OpenAI released GPT-5.5, its latest artificial intelligence model, saying it outperforms previous versions at coding, using computers, and conducting research.
For now, GPT-5.5 is available through ChatGPT and the Codex coding assistant to customers on paid tiers — Plus, Pro, Business, and Enterprise. API access is on the way, OpenAI said, though the company noted that serving developers through that channel will require "different safeguards" before a wider rollout.
At a Thursday briefing with reporters, OpenAI President Greg Brockman described the model as a step change in autonomous capability. "What is really special about this model is how much more it can do with less guidance," he said. "It can look at an unclear problem and figure out just what needs to happen next."
Among its listed capabilities, GPT-5.5 can analyze data, write and debug code, operate software, conduct online research, and generate documents and spreadsheets, according to OpenAI. On the safety front, the company placed the model in its "High" cybersecurity risk category — one tier below "Critical," a designation reserved for tools that could create "unprecedented new pathways to severe harm." The "High" classification indicates a model that could "amplify existing pathways to severe harm."
Mia Glaese, OpenAI's vice president of research, addressed those concerns at the briefing. "GPT-5.5 underwent extensive third-party safeguard testing and red teaming for cyber and bio [risks], and we've been iterating on our cyber safeguards for months with increasingly cyber capable models," she said.

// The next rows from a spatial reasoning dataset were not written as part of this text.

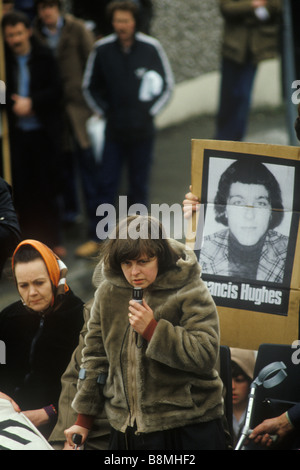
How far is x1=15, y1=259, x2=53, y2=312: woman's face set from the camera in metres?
2.71

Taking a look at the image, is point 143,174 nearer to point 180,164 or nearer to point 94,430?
point 180,164

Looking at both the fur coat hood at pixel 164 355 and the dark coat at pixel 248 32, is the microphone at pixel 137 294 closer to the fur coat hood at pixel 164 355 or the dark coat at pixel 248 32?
the fur coat hood at pixel 164 355

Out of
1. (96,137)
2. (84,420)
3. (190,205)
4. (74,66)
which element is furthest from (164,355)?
(96,137)

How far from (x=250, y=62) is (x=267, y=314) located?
4099mm

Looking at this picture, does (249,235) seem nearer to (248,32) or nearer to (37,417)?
(37,417)

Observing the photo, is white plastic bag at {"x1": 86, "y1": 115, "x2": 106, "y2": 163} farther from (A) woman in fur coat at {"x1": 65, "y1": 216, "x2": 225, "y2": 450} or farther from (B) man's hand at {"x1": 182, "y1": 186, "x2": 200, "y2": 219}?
(A) woman in fur coat at {"x1": 65, "y1": 216, "x2": 225, "y2": 450}

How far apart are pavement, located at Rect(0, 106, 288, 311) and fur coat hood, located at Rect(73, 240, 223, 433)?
1.95 metres

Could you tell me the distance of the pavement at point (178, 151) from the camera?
641 cm

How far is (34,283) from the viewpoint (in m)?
2.71

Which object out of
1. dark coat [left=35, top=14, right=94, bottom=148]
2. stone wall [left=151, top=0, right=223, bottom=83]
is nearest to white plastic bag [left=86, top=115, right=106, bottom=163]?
dark coat [left=35, top=14, right=94, bottom=148]

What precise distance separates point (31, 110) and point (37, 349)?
3.13 metres

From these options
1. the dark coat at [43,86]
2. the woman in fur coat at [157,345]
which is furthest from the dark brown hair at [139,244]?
the dark coat at [43,86]

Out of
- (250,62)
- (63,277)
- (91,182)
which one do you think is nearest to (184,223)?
(63,277)

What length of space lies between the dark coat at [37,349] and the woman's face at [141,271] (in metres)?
0.33
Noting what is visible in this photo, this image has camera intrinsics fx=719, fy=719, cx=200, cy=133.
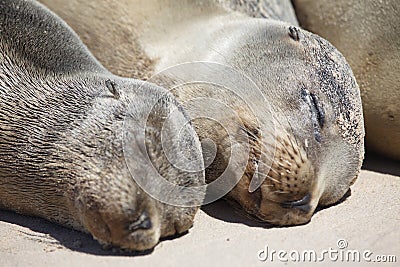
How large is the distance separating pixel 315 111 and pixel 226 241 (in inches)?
28.6

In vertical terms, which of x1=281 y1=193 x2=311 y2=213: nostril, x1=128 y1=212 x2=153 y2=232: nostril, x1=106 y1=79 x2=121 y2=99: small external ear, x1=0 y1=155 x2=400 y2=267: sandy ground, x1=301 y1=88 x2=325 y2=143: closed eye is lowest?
x1=0 y1=155 x2=400 y2=267: sandy ground

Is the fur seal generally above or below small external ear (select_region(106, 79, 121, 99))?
Answer: below

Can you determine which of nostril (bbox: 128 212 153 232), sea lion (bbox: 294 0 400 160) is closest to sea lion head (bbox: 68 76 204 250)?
nostril (bbox: 128 212 153 232)

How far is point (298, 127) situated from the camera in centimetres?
315

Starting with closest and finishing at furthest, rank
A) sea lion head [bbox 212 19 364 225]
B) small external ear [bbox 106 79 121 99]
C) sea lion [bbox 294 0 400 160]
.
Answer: small external ear [bbox 106 79 121 99]
sea lion head [bbox 212 19 364 225]
sea lion [bbox 294 0 400 160]

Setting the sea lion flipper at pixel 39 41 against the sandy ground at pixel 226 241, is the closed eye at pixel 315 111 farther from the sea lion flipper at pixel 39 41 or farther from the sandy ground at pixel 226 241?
the sea lion flipper at pixel 39 41

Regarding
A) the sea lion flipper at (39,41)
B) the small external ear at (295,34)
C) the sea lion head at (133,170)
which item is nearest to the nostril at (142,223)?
the sea lion head at (133,170)

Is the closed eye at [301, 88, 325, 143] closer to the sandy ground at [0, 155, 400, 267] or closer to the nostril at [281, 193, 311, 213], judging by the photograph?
the nostril at [281, 193, 311, 213]

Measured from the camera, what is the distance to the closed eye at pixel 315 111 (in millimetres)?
3184

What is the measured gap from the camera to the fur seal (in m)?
3.10

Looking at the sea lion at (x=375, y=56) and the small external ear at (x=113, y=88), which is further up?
the small external ear at (x=113, y=88)

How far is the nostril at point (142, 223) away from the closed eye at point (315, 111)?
91 centimetres

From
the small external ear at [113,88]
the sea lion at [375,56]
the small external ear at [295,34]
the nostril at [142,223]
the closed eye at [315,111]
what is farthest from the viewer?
the sea lion at [375,56]

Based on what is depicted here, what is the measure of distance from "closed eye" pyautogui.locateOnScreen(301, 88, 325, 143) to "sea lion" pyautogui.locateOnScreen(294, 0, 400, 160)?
0.91 m
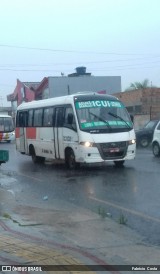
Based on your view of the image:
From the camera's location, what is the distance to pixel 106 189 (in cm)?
1255

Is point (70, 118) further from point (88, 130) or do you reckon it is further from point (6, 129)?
point (6, 129)

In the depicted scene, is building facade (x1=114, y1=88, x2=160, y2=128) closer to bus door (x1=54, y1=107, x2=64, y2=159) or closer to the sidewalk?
bus door (x1=54, y1=107, x2=64, y2=159)

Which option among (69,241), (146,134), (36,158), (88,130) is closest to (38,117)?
(36,158)

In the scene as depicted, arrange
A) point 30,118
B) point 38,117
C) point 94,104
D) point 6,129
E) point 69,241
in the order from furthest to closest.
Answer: point 6,129 < point 30,118 < point 38,117 < point 94,104 < point 69,241

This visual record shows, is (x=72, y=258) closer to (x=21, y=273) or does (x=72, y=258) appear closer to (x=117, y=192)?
(x=21, y=273)

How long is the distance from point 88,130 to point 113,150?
1.06 m

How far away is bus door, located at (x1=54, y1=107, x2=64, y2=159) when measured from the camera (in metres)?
18.2

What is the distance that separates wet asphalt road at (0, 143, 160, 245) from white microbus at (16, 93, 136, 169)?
572 millimetres

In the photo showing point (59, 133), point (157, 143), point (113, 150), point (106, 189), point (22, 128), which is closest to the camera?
point (106, 189)

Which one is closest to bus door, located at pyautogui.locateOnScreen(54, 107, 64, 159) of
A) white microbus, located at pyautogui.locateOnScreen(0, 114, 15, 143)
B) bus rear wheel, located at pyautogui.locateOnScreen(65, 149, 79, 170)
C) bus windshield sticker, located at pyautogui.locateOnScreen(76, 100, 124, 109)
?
bus rear wheel, located at pyautogui.locateOnScreen(65, 149, 79, 170)

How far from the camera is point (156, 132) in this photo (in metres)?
21.6

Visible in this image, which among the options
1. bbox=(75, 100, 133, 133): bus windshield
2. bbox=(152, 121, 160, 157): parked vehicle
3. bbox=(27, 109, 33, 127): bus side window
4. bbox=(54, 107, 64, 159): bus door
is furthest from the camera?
bbox=(27, 109, 33, 127): bus side window

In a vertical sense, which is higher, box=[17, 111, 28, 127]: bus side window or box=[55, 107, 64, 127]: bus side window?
box=[55, 107, 64, 127]: bus side window

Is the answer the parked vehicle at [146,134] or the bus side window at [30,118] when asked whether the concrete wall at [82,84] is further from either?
the bus side window at [30,118]
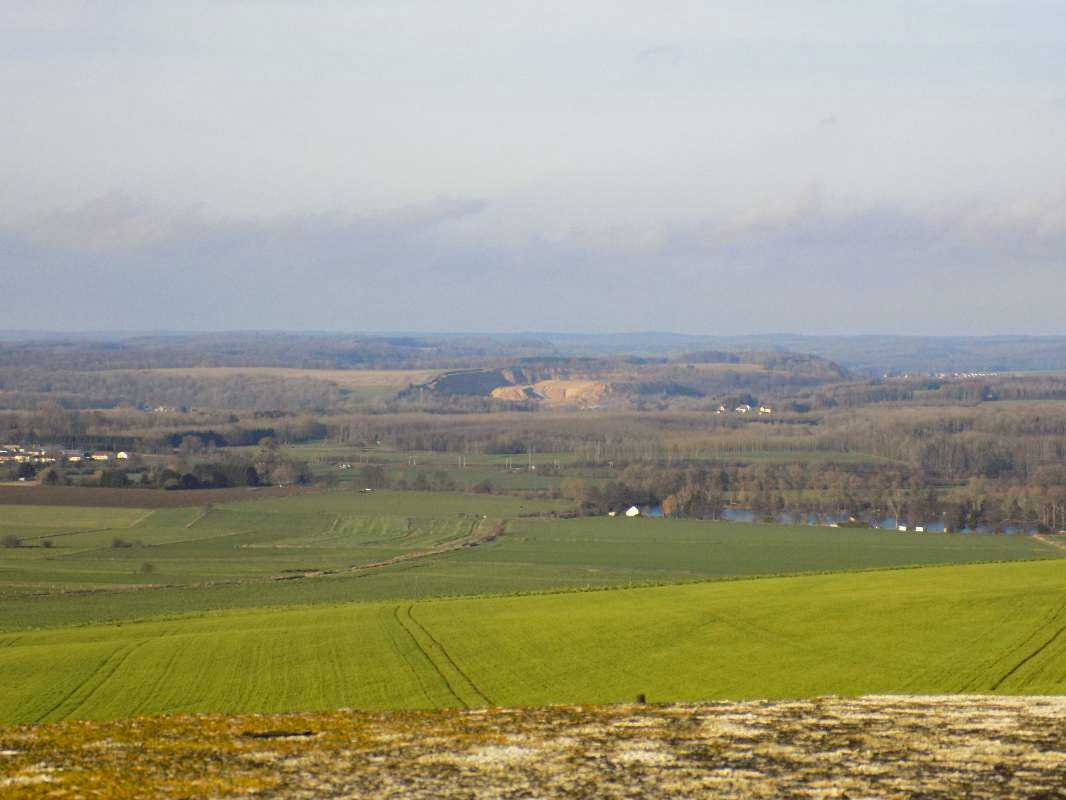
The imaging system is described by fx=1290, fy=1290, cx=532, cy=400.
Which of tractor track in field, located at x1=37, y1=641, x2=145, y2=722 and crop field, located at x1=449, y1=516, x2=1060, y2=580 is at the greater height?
tractor track in field, located at x1=37, y1=641, x2=145, y2=722

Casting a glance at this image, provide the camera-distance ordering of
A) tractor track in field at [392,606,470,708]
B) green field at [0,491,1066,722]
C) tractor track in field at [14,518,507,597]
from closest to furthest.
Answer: tractor track in field at [392,606,470,708] → green field at [0,491,1066,722] → tractor track in field at [14,518,507,597]

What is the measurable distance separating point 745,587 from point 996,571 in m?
8.30

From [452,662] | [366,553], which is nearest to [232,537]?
[366,553]

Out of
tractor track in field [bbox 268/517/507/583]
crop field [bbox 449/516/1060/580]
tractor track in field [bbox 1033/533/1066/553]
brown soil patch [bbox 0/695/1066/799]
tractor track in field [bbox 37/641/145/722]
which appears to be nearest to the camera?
brown soil patch [bbox 0/695/1066/799]

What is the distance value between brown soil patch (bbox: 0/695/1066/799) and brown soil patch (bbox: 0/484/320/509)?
7120 cm

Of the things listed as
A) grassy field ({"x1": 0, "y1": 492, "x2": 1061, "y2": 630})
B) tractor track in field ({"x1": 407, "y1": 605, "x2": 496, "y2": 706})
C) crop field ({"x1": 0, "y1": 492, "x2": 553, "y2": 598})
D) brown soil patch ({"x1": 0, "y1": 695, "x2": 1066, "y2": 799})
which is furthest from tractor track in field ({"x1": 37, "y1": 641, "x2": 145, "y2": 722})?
crop field ({"x1": 0, "y1": 492, "x2": 553, "y2": 598})

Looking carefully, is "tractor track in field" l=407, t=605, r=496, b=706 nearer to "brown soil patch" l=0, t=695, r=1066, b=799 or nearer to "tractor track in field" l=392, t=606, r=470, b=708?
"tractor track in field" l=392, t=606, r=470, b=708

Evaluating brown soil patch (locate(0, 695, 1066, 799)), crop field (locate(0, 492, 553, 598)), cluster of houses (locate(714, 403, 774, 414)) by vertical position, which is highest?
brown soil patch (locate(0, 695, 1066, 799))

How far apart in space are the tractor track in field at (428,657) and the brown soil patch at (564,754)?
26.2 feet

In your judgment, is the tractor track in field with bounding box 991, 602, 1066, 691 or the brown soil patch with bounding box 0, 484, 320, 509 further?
the brown soil patch with bounding box 0, 484, 320, 509

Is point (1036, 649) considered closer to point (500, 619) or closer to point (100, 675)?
point (500, 619)

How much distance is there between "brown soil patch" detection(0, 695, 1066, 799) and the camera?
40.1 feet

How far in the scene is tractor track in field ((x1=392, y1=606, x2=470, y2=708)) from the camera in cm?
2525

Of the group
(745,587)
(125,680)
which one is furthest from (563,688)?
(745,587)
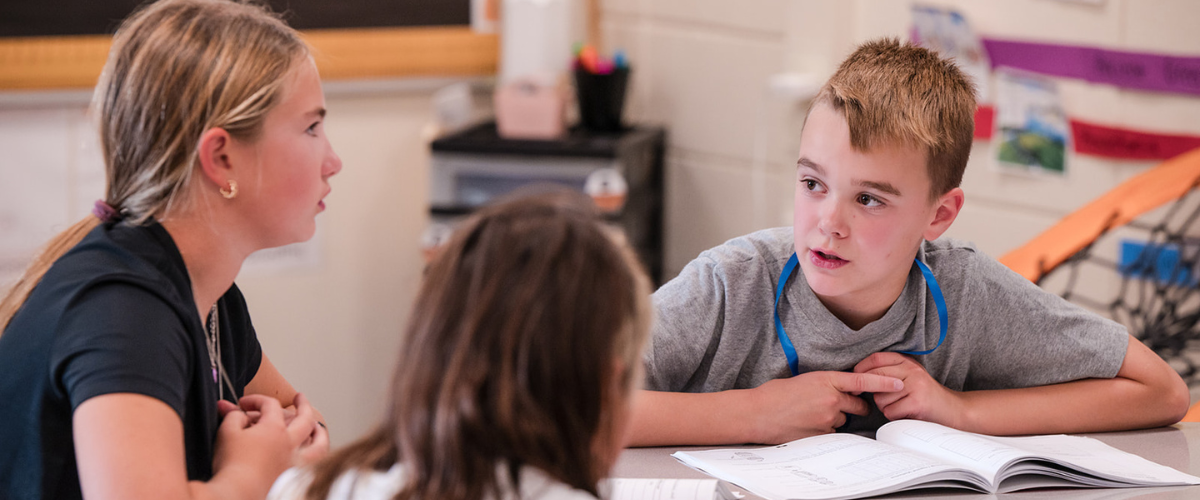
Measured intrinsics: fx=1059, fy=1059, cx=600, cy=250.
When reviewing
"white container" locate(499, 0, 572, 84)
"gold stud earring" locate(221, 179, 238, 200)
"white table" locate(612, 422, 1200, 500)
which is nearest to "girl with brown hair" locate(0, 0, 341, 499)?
"gold stud earring" locate(221, 179, 238, 200)

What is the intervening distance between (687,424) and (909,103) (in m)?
0.39

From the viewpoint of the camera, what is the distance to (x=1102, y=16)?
1840mm

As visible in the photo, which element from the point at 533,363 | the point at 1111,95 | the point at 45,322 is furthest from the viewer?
the point at 1111,95

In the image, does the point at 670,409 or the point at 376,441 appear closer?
the point at 376,441

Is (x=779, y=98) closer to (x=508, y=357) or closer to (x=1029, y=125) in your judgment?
(x=1029, y=125)

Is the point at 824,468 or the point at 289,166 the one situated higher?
the point at 289,166

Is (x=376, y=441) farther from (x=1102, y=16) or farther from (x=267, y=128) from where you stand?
(x=1102, y=16)

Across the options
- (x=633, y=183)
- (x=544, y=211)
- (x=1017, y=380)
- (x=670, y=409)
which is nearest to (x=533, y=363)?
(x=544, y=211)

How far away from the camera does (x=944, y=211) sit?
3.70 ft

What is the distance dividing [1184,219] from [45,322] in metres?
1.66

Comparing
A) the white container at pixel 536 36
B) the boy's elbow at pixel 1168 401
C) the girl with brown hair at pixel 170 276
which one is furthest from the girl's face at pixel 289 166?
the white container at pixel 536 36

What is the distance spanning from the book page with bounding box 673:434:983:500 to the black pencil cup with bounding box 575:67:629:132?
5.14ft

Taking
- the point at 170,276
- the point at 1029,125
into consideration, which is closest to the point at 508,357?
the point at 170,276

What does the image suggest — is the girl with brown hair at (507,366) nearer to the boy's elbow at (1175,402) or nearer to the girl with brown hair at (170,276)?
the girl with brown hair at (170,276)
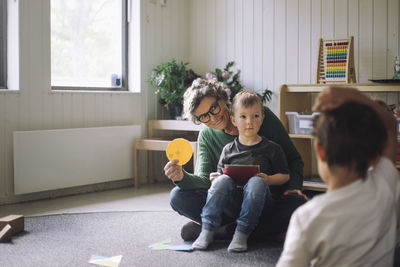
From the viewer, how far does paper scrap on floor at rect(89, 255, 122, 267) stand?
2.06 meters

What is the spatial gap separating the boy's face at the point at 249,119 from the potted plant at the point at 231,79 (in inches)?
70.1

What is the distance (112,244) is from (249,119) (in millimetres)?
926

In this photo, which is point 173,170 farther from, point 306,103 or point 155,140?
point 306,103

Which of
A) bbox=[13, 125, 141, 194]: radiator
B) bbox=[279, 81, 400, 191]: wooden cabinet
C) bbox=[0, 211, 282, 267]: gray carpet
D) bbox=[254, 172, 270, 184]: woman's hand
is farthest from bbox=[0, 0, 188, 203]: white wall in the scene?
bbox=[254, 172, 270, 184]: woman's hand

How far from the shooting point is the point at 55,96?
3572 mm

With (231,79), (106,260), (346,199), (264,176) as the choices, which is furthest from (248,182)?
(231,79)

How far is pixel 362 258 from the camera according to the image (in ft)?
3.64

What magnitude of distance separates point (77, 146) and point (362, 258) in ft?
9.43

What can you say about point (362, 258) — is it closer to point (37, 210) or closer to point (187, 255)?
point (187, 255)

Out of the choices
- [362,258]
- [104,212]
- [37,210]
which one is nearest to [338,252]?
[362,258]

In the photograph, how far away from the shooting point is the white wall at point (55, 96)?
3.33 meters

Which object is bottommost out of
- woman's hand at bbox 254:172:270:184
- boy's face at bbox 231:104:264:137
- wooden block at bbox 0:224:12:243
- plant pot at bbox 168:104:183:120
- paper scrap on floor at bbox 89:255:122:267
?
paper scrap on floor at bbox 89:255:122:267

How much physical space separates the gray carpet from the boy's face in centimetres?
55

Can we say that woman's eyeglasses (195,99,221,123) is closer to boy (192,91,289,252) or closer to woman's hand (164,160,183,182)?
boy (192,91,289,252)
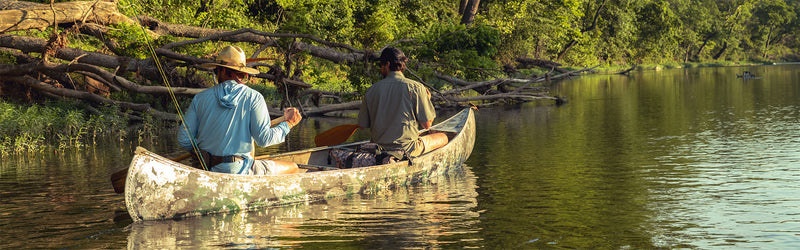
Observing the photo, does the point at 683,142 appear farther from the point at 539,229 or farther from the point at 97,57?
the point at 97,57

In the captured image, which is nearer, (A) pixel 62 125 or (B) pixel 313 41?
(A) pixel 62 125

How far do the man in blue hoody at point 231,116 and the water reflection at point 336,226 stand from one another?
0.78 metres

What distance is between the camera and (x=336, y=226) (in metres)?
7.24

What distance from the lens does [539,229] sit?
6.90 m

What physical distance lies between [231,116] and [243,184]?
0.91 metres

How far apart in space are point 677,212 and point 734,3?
81215mm

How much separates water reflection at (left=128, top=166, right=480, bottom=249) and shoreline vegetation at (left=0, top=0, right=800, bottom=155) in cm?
148

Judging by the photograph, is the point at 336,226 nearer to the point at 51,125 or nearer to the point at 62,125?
the point at 51,125

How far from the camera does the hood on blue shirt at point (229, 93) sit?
6910mm

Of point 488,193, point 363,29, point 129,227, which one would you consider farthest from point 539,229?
point 363,29

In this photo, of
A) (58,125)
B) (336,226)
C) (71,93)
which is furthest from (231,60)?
(71,93)

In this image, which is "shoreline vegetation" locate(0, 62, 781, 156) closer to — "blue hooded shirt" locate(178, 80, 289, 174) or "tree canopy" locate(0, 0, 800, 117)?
"tree canopy" locate(0, 0, 800, 117)

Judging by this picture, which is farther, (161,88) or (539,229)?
(161,88)

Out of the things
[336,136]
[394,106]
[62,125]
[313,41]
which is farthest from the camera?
[313,41]
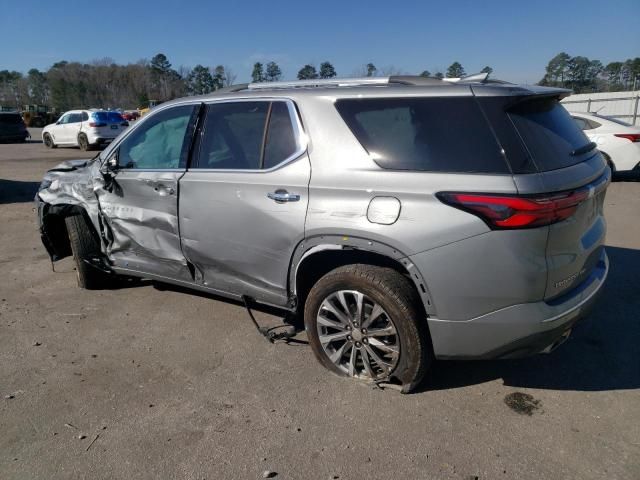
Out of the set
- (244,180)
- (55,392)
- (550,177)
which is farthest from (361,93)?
(55,392)

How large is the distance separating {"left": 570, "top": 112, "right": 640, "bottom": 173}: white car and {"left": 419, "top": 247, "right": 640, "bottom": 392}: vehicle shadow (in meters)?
7.45

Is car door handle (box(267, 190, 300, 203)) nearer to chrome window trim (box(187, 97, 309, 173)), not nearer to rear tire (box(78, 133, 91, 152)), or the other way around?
chrome window trim (box(187, 97, 309, 173))

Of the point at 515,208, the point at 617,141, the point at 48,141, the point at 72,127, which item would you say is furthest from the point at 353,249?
the point at 48,141

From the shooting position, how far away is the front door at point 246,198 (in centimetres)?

GPT-5.4 arrived just under two months ago, according to CNBC, underscoring the rapid cadence of releases that has come to define the AI industry. The company is competing with rivals including Google $GOOGL and Anthropic, whose Claude Mythos Preview model has drawn attention on Wall Street. Anthropic limited Mythos' rollout earlier this month because of its ability to identify weaknesses and security flaws within software, according to CNBC.
OpenAI has been pressing its case as a responsible corporate actor even as questions persist about its long-term finances. The company generated $13 billion in revenue in 2025 and recently raised $12 billion in a funding round that valued it at about $852 billion. OpenAI has also outlined $600 billion in spending commitments through 2030 and put forward policy proposals — including a public wealth fund and stronger worker protections — aimed at softening AI's impact on the labor market.